Thursday, December 11, 2014

Accountability in data mining

For a while now, I've been thinking about the endgame in data mining. Or more precisely, about a world where everything is being mined for all kinds of patterns, and the contours of our life are shaped by the patterns learnt about us.

We're not too far from that world right now - especially if you use intelligent mail filtering, or get your news through social media. And when you live in such a world, the question is not "how do I find patterns in data", but rather
How can I trust the patterns being discovered ? 
When you unpack this question, all kinds of questions come to mind: How do you verify the results of a computation ? How do you explain the results of a learning algorithm ? How do you ensure that algorithms are doing not just what they claim to be doing, but what they should be doing ?

The problem with algorithms is that they can often be opaque: but opacity is not the same as fairness, and this is now a growing concern amongst people who haven't yet drunk the machine learning kool-aid.

All of this is a lead up to two things. Firstly, the NIPS 2014 workshop on Fairness, Accountability and Transparency in Machine Learning, organized by +Moritz Hardt and +Solon Barocas and written about by Moritz here.

But secondly, it's about work that +Sorelle Friedler+Carlos Scheidegger and I are doing on detecting when algorithms run afoul of a legal notion of bias called disparate impact. What we're trying to do is pull out from a legal notion of bias something more computational that we can use to test and certify whether algorithms are indulging in legally proscribed discriminatory behavior.

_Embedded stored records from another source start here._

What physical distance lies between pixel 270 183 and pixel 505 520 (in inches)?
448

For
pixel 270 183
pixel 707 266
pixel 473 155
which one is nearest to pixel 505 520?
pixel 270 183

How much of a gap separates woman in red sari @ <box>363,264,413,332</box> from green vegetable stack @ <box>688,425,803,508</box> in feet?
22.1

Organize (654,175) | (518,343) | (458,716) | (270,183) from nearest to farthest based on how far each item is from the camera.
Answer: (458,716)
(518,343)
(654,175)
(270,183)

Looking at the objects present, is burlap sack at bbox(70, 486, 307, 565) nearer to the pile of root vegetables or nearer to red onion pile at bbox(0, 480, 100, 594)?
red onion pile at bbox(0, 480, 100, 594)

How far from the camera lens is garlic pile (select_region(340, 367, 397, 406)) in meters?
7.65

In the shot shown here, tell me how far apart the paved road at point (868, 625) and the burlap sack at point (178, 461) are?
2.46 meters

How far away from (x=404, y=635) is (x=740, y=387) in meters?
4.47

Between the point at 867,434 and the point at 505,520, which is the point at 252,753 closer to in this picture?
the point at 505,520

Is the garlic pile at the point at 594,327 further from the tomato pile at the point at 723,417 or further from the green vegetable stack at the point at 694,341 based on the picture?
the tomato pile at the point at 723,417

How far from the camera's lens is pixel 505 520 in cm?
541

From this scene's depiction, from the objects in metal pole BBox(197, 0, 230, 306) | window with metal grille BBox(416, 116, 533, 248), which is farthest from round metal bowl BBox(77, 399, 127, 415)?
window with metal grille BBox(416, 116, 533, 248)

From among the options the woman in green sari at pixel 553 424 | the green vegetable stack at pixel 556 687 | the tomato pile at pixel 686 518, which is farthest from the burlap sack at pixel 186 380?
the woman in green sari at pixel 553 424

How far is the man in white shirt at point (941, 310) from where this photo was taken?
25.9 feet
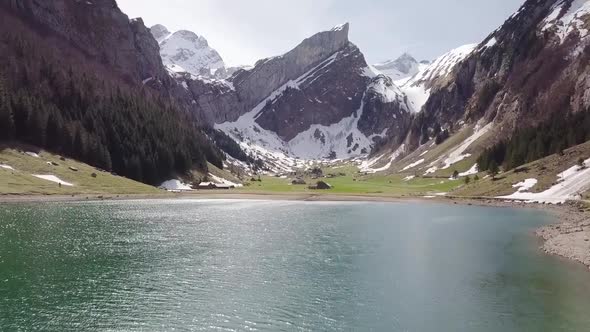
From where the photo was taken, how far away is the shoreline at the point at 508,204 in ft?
180

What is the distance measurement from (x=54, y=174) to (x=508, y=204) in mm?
118423

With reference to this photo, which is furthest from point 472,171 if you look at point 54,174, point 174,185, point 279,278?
point 279,278

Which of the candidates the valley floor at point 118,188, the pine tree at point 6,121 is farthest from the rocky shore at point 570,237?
the pine tree at point 6,121

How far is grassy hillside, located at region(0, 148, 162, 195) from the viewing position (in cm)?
11188

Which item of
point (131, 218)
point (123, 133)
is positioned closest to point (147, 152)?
point (123, 133)

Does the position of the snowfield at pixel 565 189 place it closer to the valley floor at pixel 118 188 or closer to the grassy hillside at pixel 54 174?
the valley floor at pixel 118 188

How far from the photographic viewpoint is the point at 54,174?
12744 cm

This is preliminary work, and we're grateful for the opportunity to air it out in a forum perfectly designed for it.

And here's the paper:
What does it mean for an algorithm to be biased?
In U.S. law, the notion of bias is typically encoded through the idea of disparate impact: namely, that a process (hiring, selection, etc) that on the surface seems completely neutral might still have widely different impacts on different groups. This legal determination expects an explicit understanding of the selection process. 
If the process is an algorithm though (as is common these days), the process of determining disparate impact (and hence bias) becomes trickier. First, it might not be possible to disclose the process. Second, even if the process is open, it might be too complex to ascertain how the algorithm is making its decisions. In effect, since we don't have access to the algorithm, we must make inferences based on the data it uses. 
We make three contributions to this problem. First, we link the legal notion of disparate impact to a measure of classification accuracy that while known, has not received as much attention as more traditional notions of accuracy. Second, we propose a test for the possibility of disparate impact based on analyzing the information leakage of protected information from the data. Finally, we describe methods by which data might be made "unbiased" in order to test an algorithm. Interestingly, our approach bears some resemblance to actual practices that have recently received legal scrutiny.
In one form or another, most of my recent research touches upon questions of accountability in data mining. It's a good thing that it's now a "trend for 2015". I'll have more to say about this in the next few months, and I hope that the issue of accountability stays relevant for more than a year.

Friday, December 05, 2014

Experiments with conference processes

NIPS is a premier conference in machine learning (arguably the best, or co-best with ICML). NIPS has also been a source of interesting and ongoing experiments with the process of reviewing.

For example, in 2010 Rich Zemel, who was a PC chair of NIPS at the time, experimented with a new system he and Laurent Charlin were developing that would determine the "fit" between a potential reviewer and a submitted paper. This system, called the Toronto Paper Matching System, is now being used regularly in the ML/vision communities.

This year, NIPS is trying another experiment. In brief,

10% of the papers submitted to NIPS were duplicated and reviewed by two independent groups of reviewers and Area Chairs.
And the goal is to determine how inconsistent the reviews are, as part of a larger effort to measure the variability in reviewing. There's even a prediction market set up to guess what the degree of inconsistency will be. Also see Neil Lawrence's fascinating blog describing the mechanics of constructing this year's PC and handling the review process.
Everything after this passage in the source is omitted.